Kim 1 had turned North Korea into a diplomatic pariah with his regular and spectacularly unsuccessful attempts to murder South Korean presidents. (He managed to bag 21 bystanders in a bombing in Rangoon in 1983, but missed the president, who was stuck in traffic. Man, where's Jerry Brown when you need him?) With the country's embassies around the world mostly sitting around idle, Kim 2 promptly put them to work illegally copying Western films—especially James Bond flicks, his faves—for his personal collection.

Then there were Kim 2's legendary parties, at which he chugged shots of Cognac, directing impromptu marriages, divorces, and all-female boxing matches among his guests. To prepare for the parties, his chef traveled to Iran for caviar, Prague for beer, France for Cognac, Japan for sushi, and of course Beijing for the piece de resistance, McDonald's hamburgers.

These shopping trips might have been an embarrassment to a regime less resolutely devoted to scientific socialist economic principles, for North Korea was in the middle of an epic famine that took an estimated half a million lives. "You could see bodies in front of railway stations, the entrance to markets, basically everywhere," recalls one defector interviewed in Inside. "In the end, nobody cared. They died without being noticed."
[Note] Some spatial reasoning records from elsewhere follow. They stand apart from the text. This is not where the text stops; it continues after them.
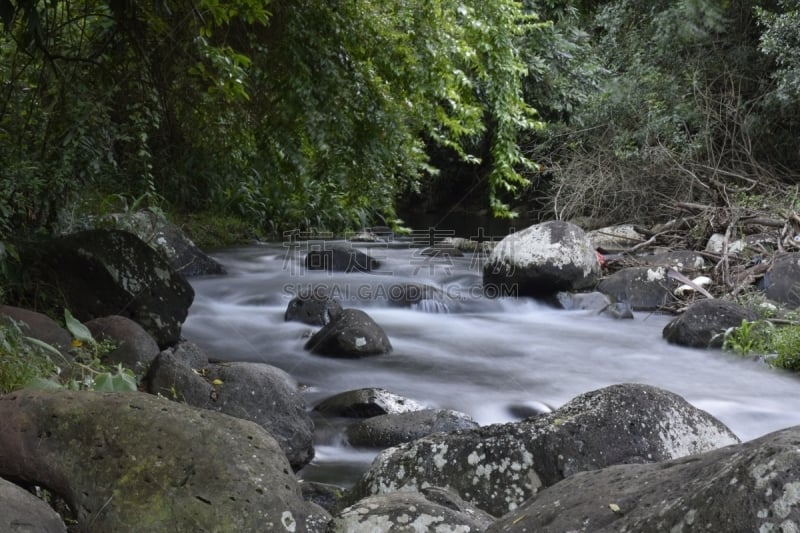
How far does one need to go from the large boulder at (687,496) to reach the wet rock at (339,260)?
8744 mm

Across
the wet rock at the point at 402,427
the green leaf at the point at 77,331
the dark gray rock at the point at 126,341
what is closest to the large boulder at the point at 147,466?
the green leaf at the point at 77,331

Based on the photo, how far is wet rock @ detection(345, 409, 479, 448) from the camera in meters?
4.94

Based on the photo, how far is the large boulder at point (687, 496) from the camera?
1515 millimetres

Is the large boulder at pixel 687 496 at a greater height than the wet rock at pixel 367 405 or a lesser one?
greater

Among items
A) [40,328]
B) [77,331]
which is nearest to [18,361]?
[77,331]

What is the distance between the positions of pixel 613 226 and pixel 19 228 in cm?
903

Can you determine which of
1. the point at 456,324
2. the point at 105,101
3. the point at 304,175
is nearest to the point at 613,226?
the point at 456,324

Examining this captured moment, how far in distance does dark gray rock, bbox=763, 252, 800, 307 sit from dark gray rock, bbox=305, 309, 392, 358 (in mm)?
4169

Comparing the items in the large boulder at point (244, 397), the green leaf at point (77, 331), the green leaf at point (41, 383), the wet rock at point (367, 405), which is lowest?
the wet rock at point (367, 405)

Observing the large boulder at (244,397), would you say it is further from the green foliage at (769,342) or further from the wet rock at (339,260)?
the wet rock at (339,260)

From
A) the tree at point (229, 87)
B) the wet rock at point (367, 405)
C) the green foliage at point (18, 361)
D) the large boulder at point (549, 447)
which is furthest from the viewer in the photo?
the tree at point (229, 87)

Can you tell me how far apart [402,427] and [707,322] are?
3.80 metres

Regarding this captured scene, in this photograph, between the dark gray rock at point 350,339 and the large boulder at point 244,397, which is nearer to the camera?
the large boulder at point 244,397

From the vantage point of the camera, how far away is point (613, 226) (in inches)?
514
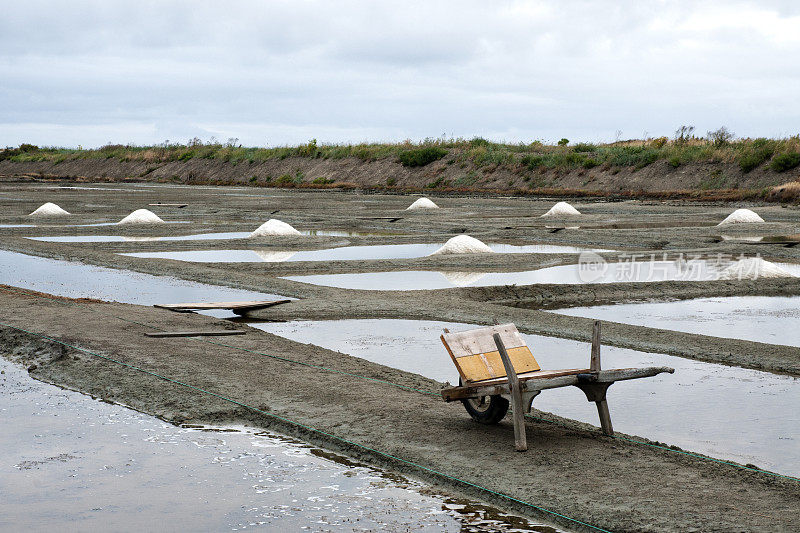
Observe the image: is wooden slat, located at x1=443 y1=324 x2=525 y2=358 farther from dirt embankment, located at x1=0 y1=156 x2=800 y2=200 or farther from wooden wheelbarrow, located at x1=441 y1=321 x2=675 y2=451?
dirt embankment, located at x1=0 y1=156 x2=800 y2=200

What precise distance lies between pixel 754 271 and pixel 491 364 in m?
9.84

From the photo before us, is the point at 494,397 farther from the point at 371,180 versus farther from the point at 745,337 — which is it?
the point at 371,180

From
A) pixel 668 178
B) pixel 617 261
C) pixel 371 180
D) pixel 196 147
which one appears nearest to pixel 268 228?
pixel 617 261

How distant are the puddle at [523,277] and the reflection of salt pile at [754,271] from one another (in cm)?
29

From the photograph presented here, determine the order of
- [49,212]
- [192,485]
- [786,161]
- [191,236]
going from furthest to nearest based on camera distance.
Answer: [786,161] < [49,212] < [191,236] < [192,485]

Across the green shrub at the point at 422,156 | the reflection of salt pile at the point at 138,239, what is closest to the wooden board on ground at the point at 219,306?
the reflection of salt pile at the point at 138,239

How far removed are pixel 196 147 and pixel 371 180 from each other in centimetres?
3128

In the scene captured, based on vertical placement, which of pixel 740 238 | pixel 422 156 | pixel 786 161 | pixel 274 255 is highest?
pixel 422 156

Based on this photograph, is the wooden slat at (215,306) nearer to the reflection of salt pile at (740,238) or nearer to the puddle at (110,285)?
the puddle at (110,285)

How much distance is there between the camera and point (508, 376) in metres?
5.82

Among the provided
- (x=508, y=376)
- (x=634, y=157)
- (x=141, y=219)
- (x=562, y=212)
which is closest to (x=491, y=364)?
(x=508, y=376)

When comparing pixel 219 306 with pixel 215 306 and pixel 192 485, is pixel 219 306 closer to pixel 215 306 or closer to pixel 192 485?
pixel 215 306

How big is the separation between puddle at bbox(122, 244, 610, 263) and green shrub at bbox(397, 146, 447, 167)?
38366mm

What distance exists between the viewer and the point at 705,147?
45.5 metres
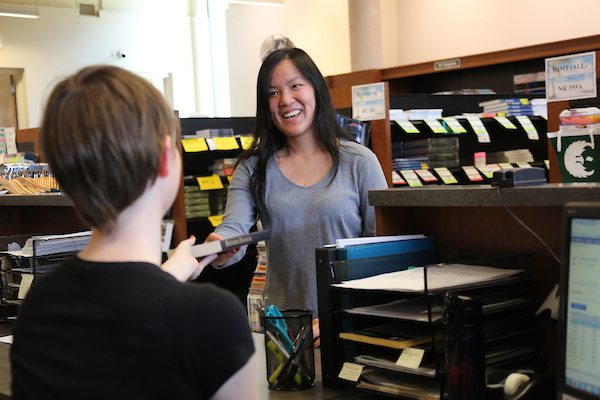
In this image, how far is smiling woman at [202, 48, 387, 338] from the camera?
2.12 meters

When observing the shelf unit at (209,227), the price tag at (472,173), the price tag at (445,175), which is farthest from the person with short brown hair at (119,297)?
the price tag at (472,173)

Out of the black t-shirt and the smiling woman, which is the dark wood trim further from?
the black t-shirt

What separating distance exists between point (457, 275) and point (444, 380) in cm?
24

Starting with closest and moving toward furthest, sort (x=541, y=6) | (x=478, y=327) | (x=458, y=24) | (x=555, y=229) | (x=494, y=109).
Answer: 1. (x=478, y=327)
2. (x=555, y=229)
3. (x=494, y=109)
4. (x=541, y=6)
5. (x=458, y=24)

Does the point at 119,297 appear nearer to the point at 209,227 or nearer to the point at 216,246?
the point at 216,246

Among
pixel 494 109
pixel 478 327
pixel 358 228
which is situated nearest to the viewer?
pixel 478 327

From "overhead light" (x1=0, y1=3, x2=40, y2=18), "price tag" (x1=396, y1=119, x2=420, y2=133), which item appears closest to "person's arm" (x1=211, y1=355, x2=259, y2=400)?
"price tag" (x1=396, y1=119, x2=420, y2=133)

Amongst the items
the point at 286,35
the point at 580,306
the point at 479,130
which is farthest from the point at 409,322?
the point at 286,35

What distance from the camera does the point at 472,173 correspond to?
5090 millimetres

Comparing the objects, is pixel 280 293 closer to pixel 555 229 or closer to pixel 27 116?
pixel 555 229

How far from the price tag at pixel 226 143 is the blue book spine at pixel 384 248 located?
315 cm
That might be, at least in part, because those who did show signs of caring didn't fare well. A steel mill that was losing 100 employees a day to starvation sold some of its output to feed them; when Kim 2's auditors discovered the off-the-books operation, they had the mill's eight top managers executed and sent tanks to crush—literally—a protest sit-in by workers.

Kim 3 shared his father's passion for Western films—after he saw In the Line of Fire, a Clint Eastwood movie about the Secret Service in which agents jogged alongside a presidential limo, he promptly ordered his security detail to do the same—but he was even crazier about American basketball.

He even brought former NBA player Dennis Rodman, whose passions for tattoos, piercings, and wedding dresses make him almost weird enough to be one of the Kims, to North Korea on a state visit. It was a convergence of the clueless. Kim 3 apparently thought Rodman could get him a government invitation to an NBA game in Madison Square Garden. Rodman, for his part, says he thought Pyongyang would be something like Las Vegas. "I was in for a really big surprise," he concedes. Don't be embarrassed, Dennis; many an American president has said the same about the Kims.